┌─ ENTRIES SUPPLIED

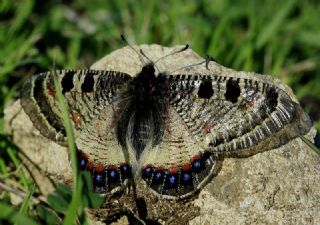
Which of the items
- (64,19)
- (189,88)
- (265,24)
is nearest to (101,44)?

└─

### [WORK REQUIRED]
Write out the lines above again with "closest" in place of "nearest" and everything else unchanged. Leave the picture out.

### [WRITTEN SOLUTION]
Which of the items
- (64,19)
- (189,88)
- (265,24)
is closest to (101,44)?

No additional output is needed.